Mas, isso é arte? Se não é, pelo menos essa é uma idéia que eu gostaria de ter tido. Uma das principais acepções da arte contemporânea é, precisamente, a de constituir uma referência para entender os valores cotidianos. Freqüentemente, o que a arte de hoje expressa prevalece sobre a sua aparência. Portanto, a obra deixou de ser um objeto concreto para ser uma posição donde ver o mundo. É o caso de Quanto (2003).

■ ■ ■ ■ ■

INSTRUÇÕES A SEGUIR:
De acordo com o texto sobre arte contemporânea, a obra deixou de ser um objeto concreto para se tornar o quê?

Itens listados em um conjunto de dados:
■ ■ ■ ■ ■

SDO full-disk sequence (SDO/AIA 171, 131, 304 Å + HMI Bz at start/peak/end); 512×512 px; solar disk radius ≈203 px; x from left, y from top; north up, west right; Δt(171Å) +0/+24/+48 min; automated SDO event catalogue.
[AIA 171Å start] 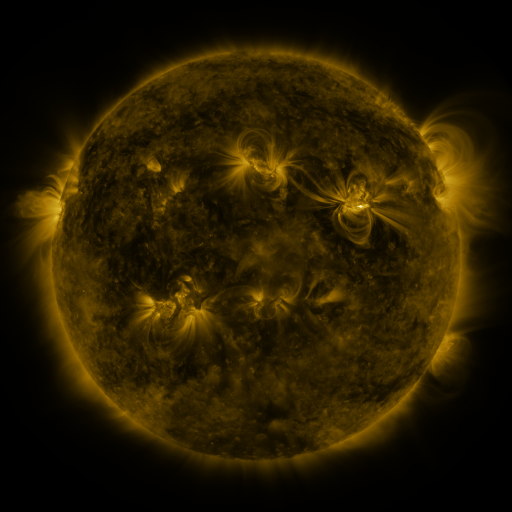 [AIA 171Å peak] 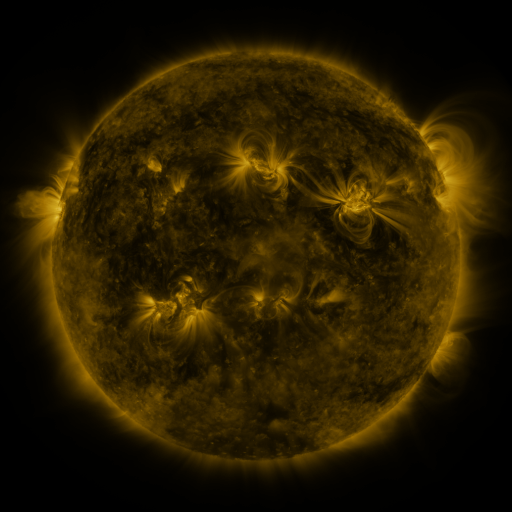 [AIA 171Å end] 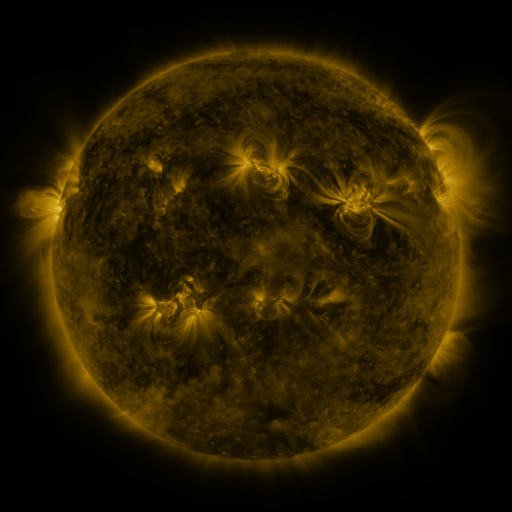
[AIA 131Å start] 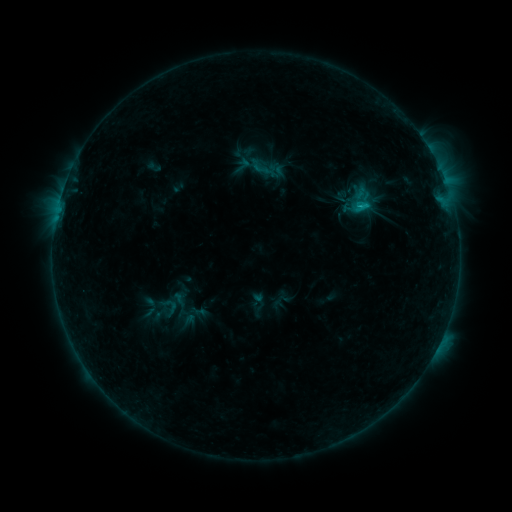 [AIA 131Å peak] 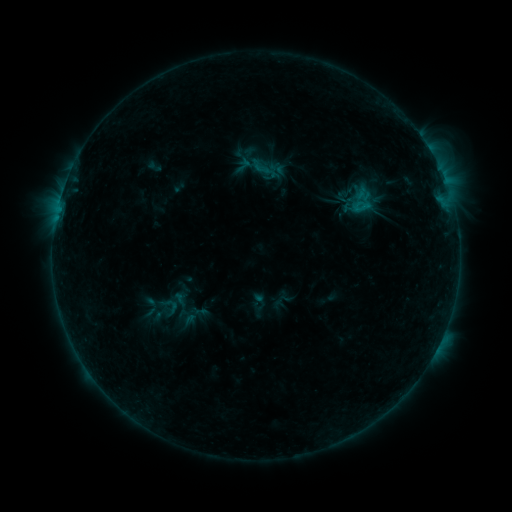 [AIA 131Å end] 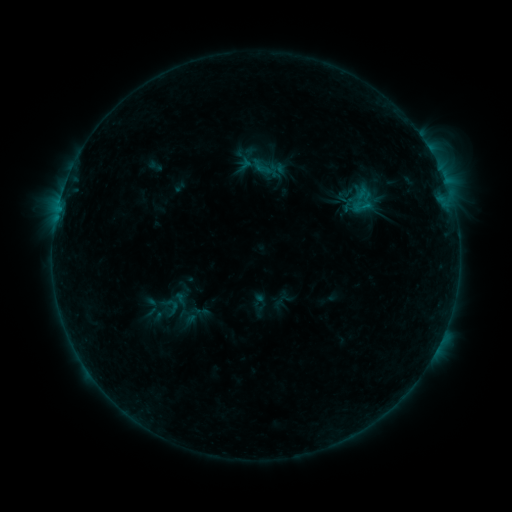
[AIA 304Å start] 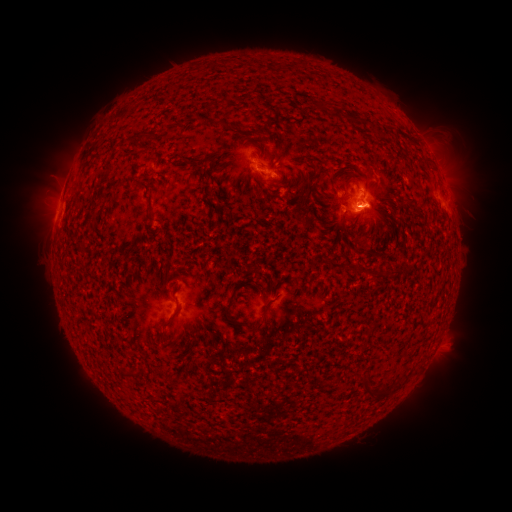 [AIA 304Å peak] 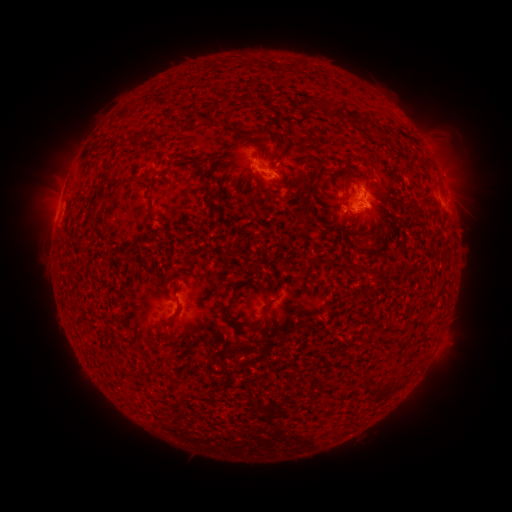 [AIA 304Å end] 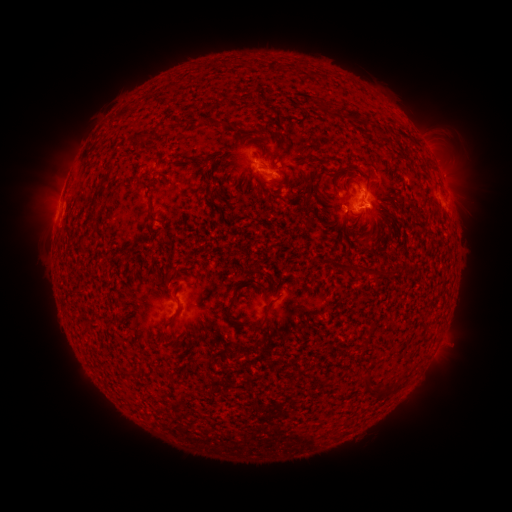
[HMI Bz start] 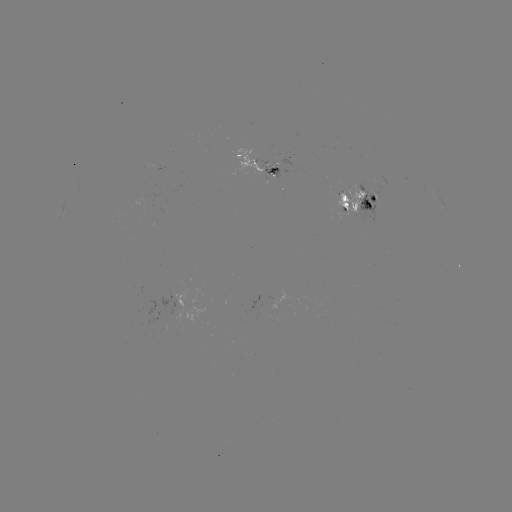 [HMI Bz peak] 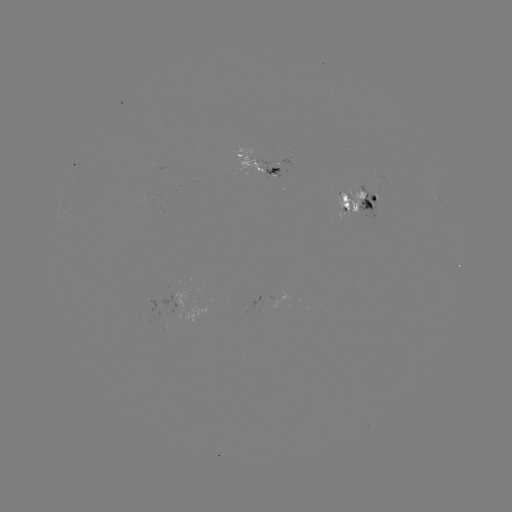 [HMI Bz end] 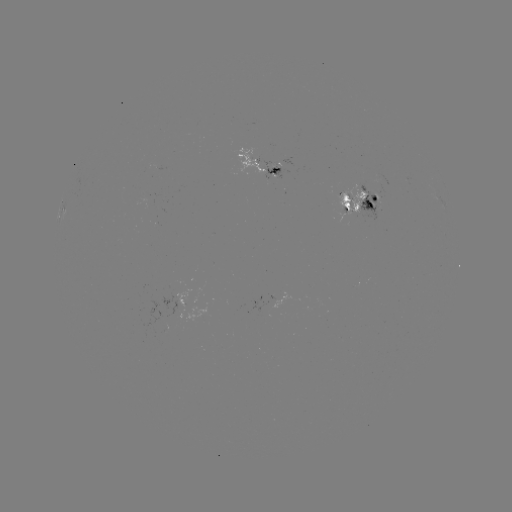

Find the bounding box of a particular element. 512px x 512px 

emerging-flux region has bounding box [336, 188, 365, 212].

■ ■ ■ ■ ■

RESPOSTA FINAL:
Uma posição de onde ver o mundo.